Esse movimento já se reflete na maior participação do etanol na matriz de combustíveis leves. Em 2025, o Brasil substituiu 45,6% da gasolina por etanol, com destaque para estados como Mato Grosso (67,2%), São Paulo (58,9%) e Goiás (57,7%). Outros mercados relevantes, como Minas Gerais e Rio de Janeiro, também apresentam índices expressivos. Já regiões como Bahia e Maranhão ainda têm participação mais baixa, próxima de 30%, mas com potencial de crescimento diante da instalação de novas unidades produtoras.

Produção crescente

No campo produtivo, o cenário mostra uma mudança importante no perfil do setor. A produção de açúcar se mantém praticamente estagnada nos últimos anos três anos em 43 milhões de toneladas, enquanto o etanol avança de forma significativa, com crescimento de 33% em cinco anos. O volume saltou de cerca de 31,3 bilhões de litros na safra 2022/23 para 41,6 bilhões de litros projetados em 2026/27. Um dos principais vetores desse crescimento é o etanol de milho, que já responde por mais de 12 bilhões de litros e tem compensado a estabilidade da produção a partir da cana-de-açúcar.

Além do mercado interno, novas frentes de demanda começam a ganhar força. Nastari destaca oportunidades relacionadas à ampliação do uso de etanol em outros países, aumento das misturas na gasolina em nível global e investimentos em infraestrutura logística, fundamentais para escoar a produção.

Na visão de Gustavo Mariano, vice-presidente de trading da Inpasa, maior produtora de etanol de grãos da América Latina, três pilares sustentam a expansão do setor no curto e médio prazo. O primeiro é o aumento da mistura obrigatória de etanol anidro na gasolina. A elevação de 27% para 30% já representa um avanço relevante, mas há espaço para novos incrementos. Caso a mistura chegue a 32%, o impacto seria de cerca de 954 milhões de litros adicionais de demanda ainda este ano. Em um cenário de 35%, esse volume pode ultrapassar 2,3 bilhões de litros.

O segundo pilar é a expansão da distribuição, especialmente em regiões com menor penetração do biocombustível. No Nordeste, por exemplo, o consumo de anidro se situou em 1,65 bilhão de litros in 2025, "mas um aumento da participação do etanol para 30% poderia gerar uma demanda adicional de 3,75 bilhões de litros" diz Mariano.

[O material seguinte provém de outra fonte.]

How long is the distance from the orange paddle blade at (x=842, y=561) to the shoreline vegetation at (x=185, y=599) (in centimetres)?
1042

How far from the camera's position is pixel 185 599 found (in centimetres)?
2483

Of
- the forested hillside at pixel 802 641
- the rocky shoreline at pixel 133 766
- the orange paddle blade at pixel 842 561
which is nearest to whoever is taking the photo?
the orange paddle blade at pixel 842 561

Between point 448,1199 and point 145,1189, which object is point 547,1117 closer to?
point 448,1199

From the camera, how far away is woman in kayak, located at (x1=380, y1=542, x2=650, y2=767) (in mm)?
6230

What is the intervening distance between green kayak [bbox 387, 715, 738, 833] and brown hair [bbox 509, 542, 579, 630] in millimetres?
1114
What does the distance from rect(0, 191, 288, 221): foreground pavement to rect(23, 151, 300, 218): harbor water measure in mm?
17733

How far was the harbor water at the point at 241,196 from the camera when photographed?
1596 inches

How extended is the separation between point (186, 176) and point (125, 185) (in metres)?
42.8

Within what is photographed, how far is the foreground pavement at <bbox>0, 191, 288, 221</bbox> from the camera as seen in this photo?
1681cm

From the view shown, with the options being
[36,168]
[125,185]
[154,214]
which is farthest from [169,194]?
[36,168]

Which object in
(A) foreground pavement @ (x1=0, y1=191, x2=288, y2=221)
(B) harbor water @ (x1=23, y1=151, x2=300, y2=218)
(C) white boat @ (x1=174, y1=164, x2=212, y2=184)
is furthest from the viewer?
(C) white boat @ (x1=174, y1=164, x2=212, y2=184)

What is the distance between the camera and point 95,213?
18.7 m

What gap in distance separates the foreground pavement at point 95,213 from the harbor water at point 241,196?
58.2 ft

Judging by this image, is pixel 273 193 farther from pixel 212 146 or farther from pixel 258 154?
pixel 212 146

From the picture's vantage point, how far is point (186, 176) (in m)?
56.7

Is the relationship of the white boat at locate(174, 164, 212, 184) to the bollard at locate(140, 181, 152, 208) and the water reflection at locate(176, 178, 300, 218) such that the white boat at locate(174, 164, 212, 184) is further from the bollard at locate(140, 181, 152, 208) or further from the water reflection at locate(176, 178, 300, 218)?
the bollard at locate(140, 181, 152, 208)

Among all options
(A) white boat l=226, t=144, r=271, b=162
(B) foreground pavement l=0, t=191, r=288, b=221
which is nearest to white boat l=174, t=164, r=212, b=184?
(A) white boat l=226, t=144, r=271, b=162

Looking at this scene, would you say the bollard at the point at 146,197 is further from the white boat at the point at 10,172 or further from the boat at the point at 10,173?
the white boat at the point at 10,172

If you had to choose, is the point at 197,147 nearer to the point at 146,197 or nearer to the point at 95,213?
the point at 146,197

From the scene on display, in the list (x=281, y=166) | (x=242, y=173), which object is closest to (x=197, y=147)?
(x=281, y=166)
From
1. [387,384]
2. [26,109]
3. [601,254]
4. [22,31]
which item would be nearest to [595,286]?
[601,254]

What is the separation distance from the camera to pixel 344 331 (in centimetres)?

Já o terceiro vetor é o mercado marítimo, que começa a despontar como uma nova fronteira. "Mesmo antes da regulamentação do mercado, já há encomendas de navios com capacidade para utilizar etanol como combustível, e as projeções indicam que esse segmento pode gerar uma demanda adicional de até 32 bilhões de litros até 2040", revela do executivo da Inpasa.

Apesar das perspectivas positivas, o setor ainda enfrenta desafios importantes. Um deles é a falta de informação do consumidor. Segundo Mariano, cerca de 60% dos proprietários de veículos flex não sabem que podem utilizar etanol de forma vantajosa, o que limita o consumo do hidratado. Outro ponto crítico é a logística: levar o combustível das regiões produtoras até os grandes centros consumidores ainda exige investimentos em infraestrutura e distribuição.

Por outro lado, políticas como o RenovaBio e iniciativas ligadas ao mercado de carbono, especialmente no contexto do etanol de milho e do carbono no solo, surgem como oportunidades adicionais para fortalecer a competitividade do biocombustível brasileiro.